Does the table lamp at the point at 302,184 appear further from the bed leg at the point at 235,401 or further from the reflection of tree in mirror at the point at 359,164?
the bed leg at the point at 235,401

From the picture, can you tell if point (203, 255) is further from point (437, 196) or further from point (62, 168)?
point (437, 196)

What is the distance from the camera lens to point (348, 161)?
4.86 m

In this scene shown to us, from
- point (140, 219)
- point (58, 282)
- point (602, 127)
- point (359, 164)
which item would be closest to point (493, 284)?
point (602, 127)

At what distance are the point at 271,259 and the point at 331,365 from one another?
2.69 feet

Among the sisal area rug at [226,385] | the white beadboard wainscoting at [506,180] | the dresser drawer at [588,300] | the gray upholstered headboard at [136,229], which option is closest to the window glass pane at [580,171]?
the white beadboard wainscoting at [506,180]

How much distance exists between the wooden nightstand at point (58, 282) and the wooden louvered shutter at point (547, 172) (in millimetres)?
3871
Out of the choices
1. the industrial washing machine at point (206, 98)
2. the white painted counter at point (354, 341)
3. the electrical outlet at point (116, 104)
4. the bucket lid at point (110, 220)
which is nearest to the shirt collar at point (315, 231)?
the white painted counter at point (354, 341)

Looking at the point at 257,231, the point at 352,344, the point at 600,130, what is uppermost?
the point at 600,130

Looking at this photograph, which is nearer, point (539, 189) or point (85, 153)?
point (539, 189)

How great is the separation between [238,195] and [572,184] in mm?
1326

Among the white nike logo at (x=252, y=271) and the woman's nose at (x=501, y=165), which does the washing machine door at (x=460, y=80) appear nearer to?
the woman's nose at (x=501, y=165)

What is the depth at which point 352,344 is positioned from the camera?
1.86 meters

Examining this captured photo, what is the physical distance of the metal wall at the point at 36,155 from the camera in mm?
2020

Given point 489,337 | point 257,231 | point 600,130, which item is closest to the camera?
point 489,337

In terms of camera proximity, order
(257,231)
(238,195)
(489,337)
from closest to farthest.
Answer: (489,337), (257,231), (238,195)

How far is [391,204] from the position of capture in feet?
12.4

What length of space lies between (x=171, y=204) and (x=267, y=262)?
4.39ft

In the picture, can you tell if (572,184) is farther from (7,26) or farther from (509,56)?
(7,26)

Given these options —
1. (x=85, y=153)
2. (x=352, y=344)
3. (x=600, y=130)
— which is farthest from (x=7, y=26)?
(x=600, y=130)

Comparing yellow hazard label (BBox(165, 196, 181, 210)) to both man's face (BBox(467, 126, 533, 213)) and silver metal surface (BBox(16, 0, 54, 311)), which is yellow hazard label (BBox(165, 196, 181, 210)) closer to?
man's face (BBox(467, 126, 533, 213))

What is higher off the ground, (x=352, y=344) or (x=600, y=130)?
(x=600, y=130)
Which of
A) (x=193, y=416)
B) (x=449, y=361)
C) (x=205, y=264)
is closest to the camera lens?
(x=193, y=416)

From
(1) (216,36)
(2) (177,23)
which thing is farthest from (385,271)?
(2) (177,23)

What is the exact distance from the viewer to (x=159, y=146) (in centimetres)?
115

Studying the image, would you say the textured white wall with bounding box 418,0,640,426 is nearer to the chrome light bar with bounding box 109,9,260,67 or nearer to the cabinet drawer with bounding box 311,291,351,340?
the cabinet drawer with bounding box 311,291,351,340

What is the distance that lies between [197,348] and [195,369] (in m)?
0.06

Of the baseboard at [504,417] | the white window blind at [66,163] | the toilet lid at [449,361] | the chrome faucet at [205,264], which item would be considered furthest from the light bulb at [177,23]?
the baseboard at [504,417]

============================================================

In the data, rewrite everything from the line containing "What is the distance that" down to the end, changing "toilet lid" to "toilet seat" and leaving everything else as it is.

== SOLUTION FOR THIS PROBLEM ==
What is the distance that lies between [197,348] and [195,369] (in m)?
0.06

Of the baseboard at [504,417] | the white window blind at [66,163] | the toilet seat at [449,361] | the chrome faucet at [205,264], which item would be considered furthest from the light bulb at [177,23]?
the baseboard at [504,417]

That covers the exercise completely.